▸ **EXTRACT**
┄┄┄┄┄┄┄┄┄┄┄┄┄┄┄┄┄┄┄┄

Publication
Anti-SLAPP Happy? Arizona Court of Appeals Extends Anti-SLAPP Statute to Statements Made in Informal Community Meetings
By Ryan P. Hogan and Brett W. Johnson
SLAPP Suits and Anti-SLAPP Statutes
Controversial and heated business dealings with or involving public entities are all too familiar: A developer or other business seeks to pursue a project or to obtain public funding and, in response, local individuals or organizations emerge to oppose such ambitions. Opponents will communicate with local officials or law enforcement, advocate at hearings for development or public funding approval, or even take to the streets in protest. Political opposition can sometimes be strong enough to provoke a defamation lawsuit. Traditionally, if an entity believes that falsehoods have damaged its reputation, it may have grounds for legal recovery, injunction against continued defamation, or even “take down” actions by third party publishers.
Both sides in cases like these should be aware of Arizona’s anti-strategic lawsuits against public participation (“anti-SLAPP”) statutes,1 which provide an expedited mechanism to dismiss complaints based on public participation in governmental proceedings. Broadly, anti-SLAPP statutes seek to level the playing field between local advocates and powerful interests who might have the financial resources to stymy public opposition by subjecting opponents to broad and expensive discovery.2
Arizona Anti-SLAPP: Nuts and Bolts
The central feature of Arizona’s Anti-SLAPP statute is the mandatory dismissal of any legal action involving certain types of speech unless the non-moving party “shows that the moving party’s exercise of the right of petition did not contain any reasonable factual support or any arguable basis in law and that the moving party’s acts caused actual compensable injury to the responding party.”3 Put simply, if you cannot prove the merit of a lawsuit involving another’s right of petition, the anti-SLAPP statute will bring a swift end to your case.
The statute also increases the stakes for claimants. By requiring an expedited hearing, the statute leaves little time for discovery.4 That may frustrate entities’ efforts to prove the merits of their claim. Serious consequences may follow: the statute requires an award of reasonable attorney fees and encourages successful defendants to seek sanctions.5
As a result, potential litigants should take note of what speech the anti-SLAPP statute covers. To begin with, the statute protects only constitutionally protected free speech, meaning certain “well-defined and narrowly limited classes of speech”—including defamation— cannot benefit from the anti-SLAPP statute’s procedural safeguards.6 If it is constitutionally protected, the anti-SLAPP statute applies in two circumstances.

┄┄┄┄┄┄┄┄┄┄┄┄┄┄┄┄┄┄┄┄

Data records
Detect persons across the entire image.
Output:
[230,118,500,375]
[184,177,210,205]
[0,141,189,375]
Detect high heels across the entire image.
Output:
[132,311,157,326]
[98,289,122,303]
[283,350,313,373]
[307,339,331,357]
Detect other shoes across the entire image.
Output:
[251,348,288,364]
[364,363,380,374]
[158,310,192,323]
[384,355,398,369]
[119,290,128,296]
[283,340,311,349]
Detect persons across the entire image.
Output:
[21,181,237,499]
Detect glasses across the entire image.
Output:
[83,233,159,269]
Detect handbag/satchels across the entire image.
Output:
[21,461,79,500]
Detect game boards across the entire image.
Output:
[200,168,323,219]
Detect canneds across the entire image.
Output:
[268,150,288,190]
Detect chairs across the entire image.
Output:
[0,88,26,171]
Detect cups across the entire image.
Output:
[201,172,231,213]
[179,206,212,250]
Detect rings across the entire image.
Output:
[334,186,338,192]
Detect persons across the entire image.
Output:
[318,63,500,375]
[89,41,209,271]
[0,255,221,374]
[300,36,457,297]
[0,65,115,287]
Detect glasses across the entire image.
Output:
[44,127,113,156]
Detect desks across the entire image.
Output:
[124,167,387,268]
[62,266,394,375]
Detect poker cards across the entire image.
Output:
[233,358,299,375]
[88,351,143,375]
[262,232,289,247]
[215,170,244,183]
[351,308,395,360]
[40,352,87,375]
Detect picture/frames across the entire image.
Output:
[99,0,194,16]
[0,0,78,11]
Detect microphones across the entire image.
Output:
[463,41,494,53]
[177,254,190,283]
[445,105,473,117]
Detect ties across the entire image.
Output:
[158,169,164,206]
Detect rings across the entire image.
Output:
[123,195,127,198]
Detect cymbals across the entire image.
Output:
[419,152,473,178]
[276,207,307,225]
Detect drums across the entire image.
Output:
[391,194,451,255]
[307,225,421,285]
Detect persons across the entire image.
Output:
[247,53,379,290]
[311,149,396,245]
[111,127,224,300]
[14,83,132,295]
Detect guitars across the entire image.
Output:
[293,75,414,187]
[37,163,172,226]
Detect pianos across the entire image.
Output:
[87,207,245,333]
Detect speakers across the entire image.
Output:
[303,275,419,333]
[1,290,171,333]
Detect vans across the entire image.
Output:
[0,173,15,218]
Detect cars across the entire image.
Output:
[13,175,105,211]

┄┄┄┄┄┄┄┄┄┄┄┄┄┄┄┄┄┄┄┄

▸ **OBJECTIVE A**
Summarize the article on Arizona's anti-SLAPP statute in two sentences.
▸ **OBJECTIVE B**
Please put the lines of the records into a JSON list of strings, one string per line and blank lines left out, starting with the line with "Detect microphones across the entire image." and going on through the line with "[123,195,127,198]", both included.
The records are unrelated to the article.

▸ **OUTPUT A**
Arizona's anti-SLAPP statutes provide an expedited way to dismiss complaints based on public participation in governmental proceedings, requiring dismissal unless the non-moving party shows the petitioning lacked reasonable factual support or any arguable legal basis and caused actual compensable injury. The statute raises the stakes for claimants with an expedited hearing that leaves little time for discovery and a required award of reasonable attorney fees, but it protects only constitutionally protected free speech.

▸ **OUTPUT B**
[
  "Detect microphones across the entire image.",
  "Output:",
  "[463,41,494,53]",
  "[177,254,190,283]",
  "[445,105,473,117]",
  "Detect ties across the entire image.",
  "Output:",
  "[158,169,164,206]",
  "Detect rings across the entire image.",
  "Output:",
  "[123,195,127,198]"
]